3.2 Simulation experiment and analysis

In order to discuss the significance of the BES algorithm, the optimization comparison experiment of the two-dimensional simulation function in (13) is carried out.

$f=x^2+10\times \cos \left(2\pi x\right)+y^2+10\times \cos \left(2\pi y\right)+20(13)$

Whale optimization algorithm (WOA) (Mirjalili and Lewis, 2016), particle swarm optimization (PSO) algorithm (Massaoudi et al., 2021), grey wolf optimizer (GWO) algorithm (Mirjalili et al., 2014), moth-flame optimization (MFO) algorithm (Mirjalili, 2015) and BES algorithm are used respectively to find the minimum value of this function. In order to maintain the rationality of the experimental results and the consistency of the parameters of various algorithms, the population size is set to 30 and the maximum iterations is set to 100. The function space is shown in Figure 2.

FIGURE 2

FIGURE 2. Function space.

The optimization process of each optimization algorithm is shown in Figure 3.

FIGURE 3

FIGURE 3. Optimization process of multi optimization algorithms.

As can be seen from Figure 3, in terms of optimization speed, WOA finds the minimum value after the 41st iteration, which is 0.49778. PSO finds the minimum value after the 92nd iteration, which is 0.49753. GWO finds the minimum value after the 98th iteration, which is 0.4975. MFO finds the minimum value after the 43rd iteration, which is 0.49748. BES finds the minimum value after the 36th iteration, which is 0.4974797. In terms of optimization accuracy, the accuracy of BES reaches 7 digits after the decimal point, which is closer to the global minimum value. WOA, PSO, GWO, MFO meta heuristic optimization algorithms have certain advantages in optimization, BES optimization is a new meta heuristic optimization algorithm, which has strong global search ability and can effectively solve various complex numerical optimization problems. Based on the above analysis, for VMD parameter selection, it can be regarded as an optimization problem. Compared with WOA, PSO, GWO and MFO, BES optimization algorithm shows certain advantages among them, so this paper uses BES algorithm to optimize VMD parameters.

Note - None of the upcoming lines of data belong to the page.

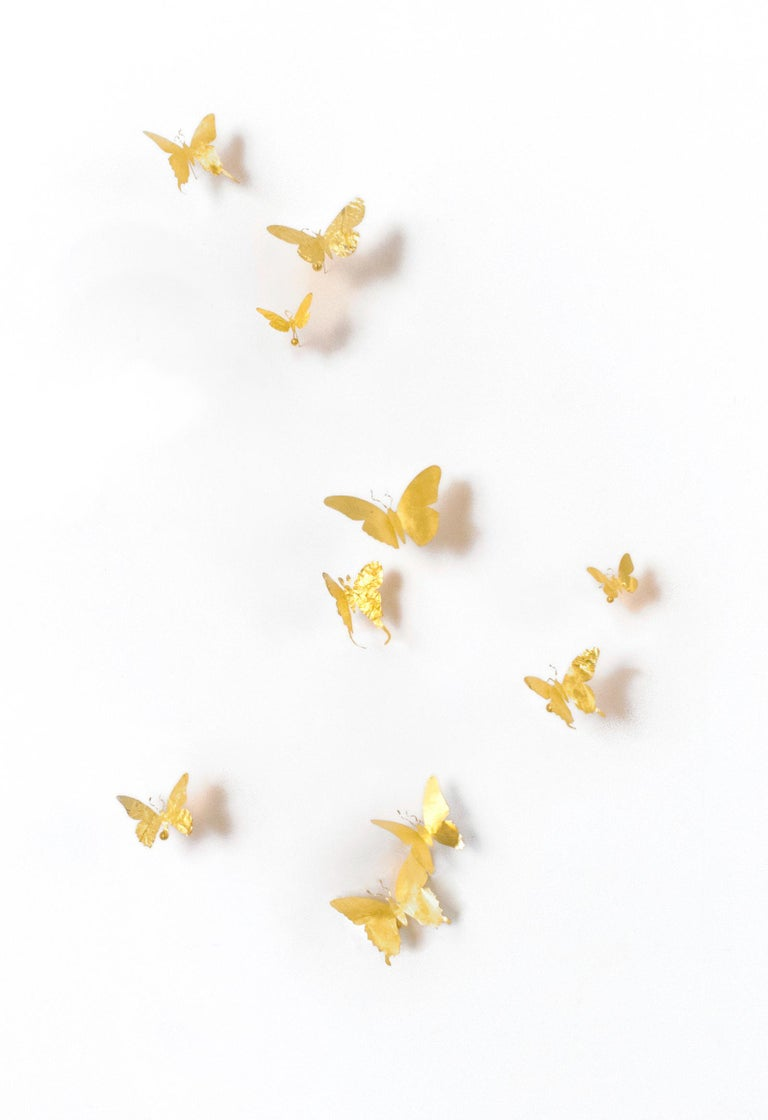 A set of 10 butterflies, made from found aluminum cans, which are cut and then covered with gold leaf. The cans are often found, crushed, on the street. Any wrinkles, tear, or wear in the aluminum is intentional.  The butterflies are modeled after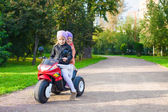 Adorable little girls riding on kid's motobike in the green park — Photo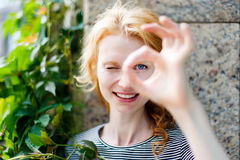 Smiling young woman showing OK sign and looking at camera Royalty Free Stock Photography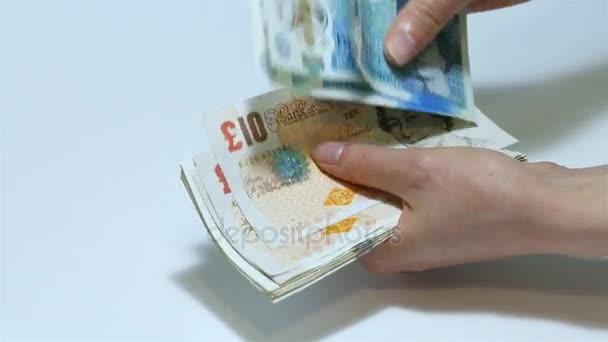 Člověk počítá peníze. Detail samice ruce počítání liber bankovek různých nominálních hodnot. Pět, deset, dvacet liber směnky v balíku. GBP. bílé pozadí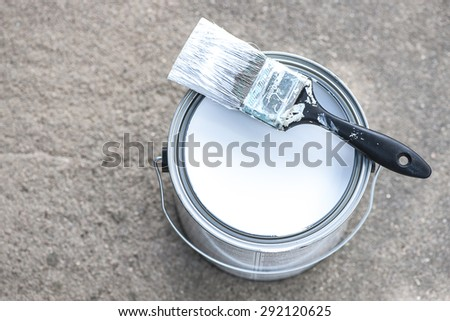 Close-up view of aluminum paint can on concrete with white paint and dirty paint brush, shallow DOF - stock photo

4 Hybrid models and prediction methods

4.1 CNN-Bi-LSTM hybrid model

CNN model can obtain effective representation directly from the original signal through the alternate use of convolutional layer and pooling layer through local connection and weight sharing, and automatically extract the local features of the data, so as to establish a dense and complete feature vector. So, this paper selects CNN model to extract load data features.

For Bi-LSTM, the input of the model is output after passing through the LSTM network in sequential and reverse directions respectively (Tang et al., 2019; Tian et al., 2021). The output of the model contains the information of the input sequence in forward direction and backward direction at the same time, and the weight reuse further improves the expression ability of the network, while the total amount of data demand remains unchanged, so the risk of under fitting is reduced. Therefore, considering the fluctuation and uncertainty of input data in power load forecasting, CNN is fused on deep Bi-LSTM network to improve the ability of feature extraction and dimension reduction of the model on the original data.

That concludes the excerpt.